Each of those images drops its color channels for some pixels in favor of a styled output. By benchmarking two models on this, assuming they are close in results, you may mistakenly be favoring a model that is not properly reflective of real life scenarios.

Let’s take this example to the extreme: if you were to provide only color popped images and trained two models based on them and then used their results on real dog images what properties of the model are you optimizing for? You’re optimizing for models that ignore color data or give less weight in given scenarios. Even if you had a model that returned 90% accuracy in that given state it does not reflect that the model you’ve created has a better architecture just that it solves your particular (and may I add artificial) problem better perhaps by giving less weight to the color than the other model does.

What’s interesting to me is this data supposedly came from ImageNet. Is ImageNet full of both black and white and color pop images then? Why would researchers releasing this dogs subset not take the time to investigate the underlying images?

I started with a simple check for grayscale images:

Dogs Black and White

This was generated by this notebook.

However, I noticed those color pops when further reviewing for other issues so opted to enhance with the help of a stackoverflow post on the subject:

def is_grayscale(img):    
    image_pil = Image.fromarray(cv2.cvtColor(img, cv2.COLOR_BGR2RGB))

    stat = ImageStat.Stat(image_pil)

    if sum(stat.sum)/3 == stat.sum[0]: # Check the average with any element value
        return True # If grayscale

    # https://stackoverflow.com/questions/68352065/how-to-check-whether-a-jpeg-image-is-color-or-grayscale-using-only-python-pil
    ### splitting b,g,r channels
    b,g,r=cv2.split(img)

    ### getting differences between (b,g), (r,g), (b,r) channel pixels
    r_g=np.count_nonzero(abs(r-g))
    r_b=np.count_nonzero(abs(r-b))
    g_b=np.count_nonzero(abs(g-b))

    ### sum of differences
    diff_sum=float(r_g+r_b+g_b)

    ### finding ratio of diff_sum with respect to size of image
    ratio=diff_sum/img.size

    return ratio<=0.35

This script isn’t exact and sometimes pulls in false positives but for the Stanford Dogs dataset it’s clear it finds quite a few bad images.

In addition I found this interesting post on stackoverflow related to identifying sepia images.

At its core to have an accurate model you must first:

  1. Identify the target you wish to model
  2. Collect datapoints that represent the model in various states that are important to you
  3. Ensure that your production consumer of the model represents the same perspective with similar settings
  4. Balance your dataset to avoid favoring a given output

That is it’s perfectly fine to train a dog model on Christmas color pops if you’re consistent with it, you balance the data accordingly, and the end hardware is setup to perform a Christmas color pop pass on the image prior to inferencing. If you don’t plan on doing that, why would you ever include those images in your set? They will fail on validation, they will corrupt your model with their invalid perspectives of the world, and you’ll never reach the same level of accuracy as you would have had you pruned it.
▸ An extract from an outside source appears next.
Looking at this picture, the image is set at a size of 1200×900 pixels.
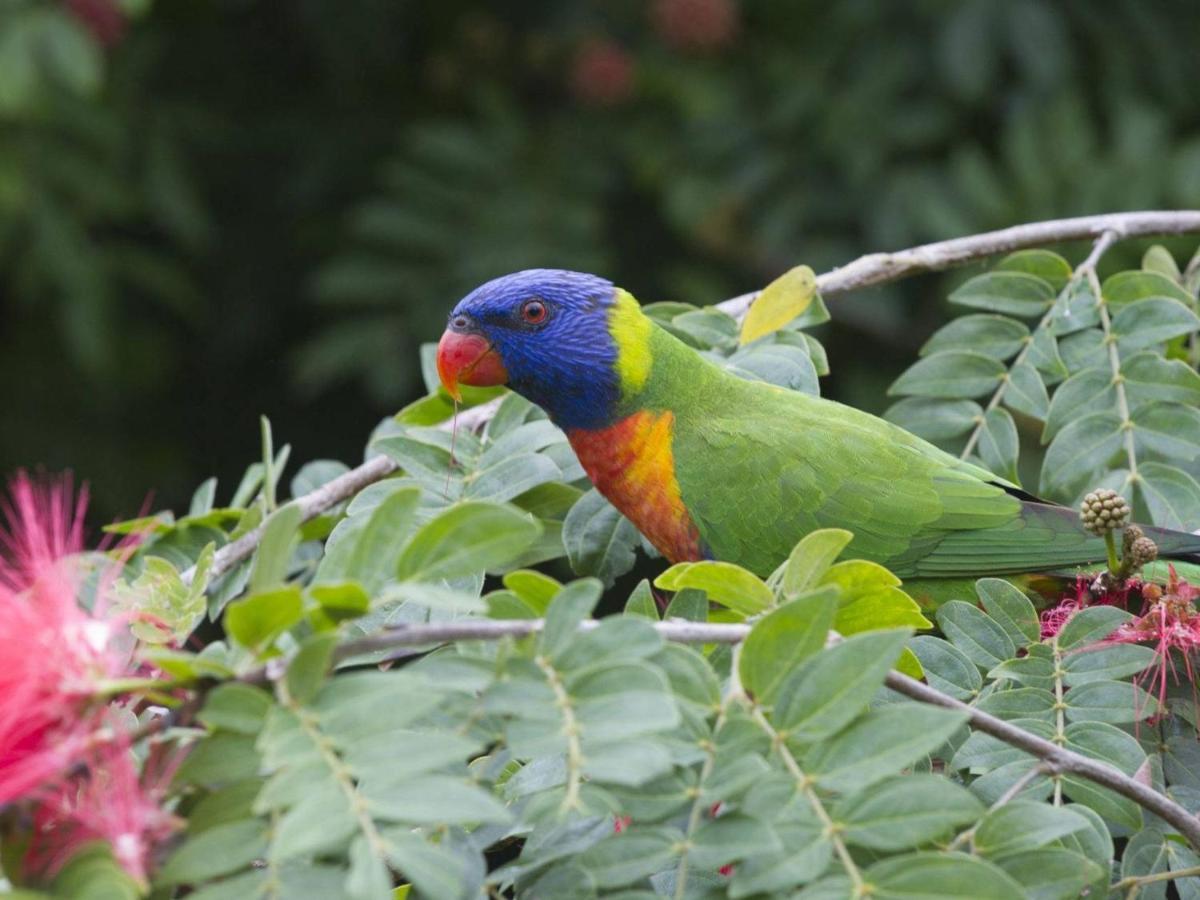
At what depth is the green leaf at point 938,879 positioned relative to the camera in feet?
2.65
If others know of a good open source tool to use for inspecting datasets I’d love to hear of one. Perhaps something for a project for another day for myself if there isn’t something easily available.

I can image a useful tool that could filter a folder contents based on:

  • Sepia
  • Black and white
  • Color pop
  • ImageNet outputs (specify class, find item)
  • Custom model outputs

If something like that existed one could more easily prune bad data by finding it effectively.

For now though until you or I find such tools for inspection we must stay vigilent and check our data thoroughly especially data collected by third parties. Some preparation now ultimately avoids issues down the line.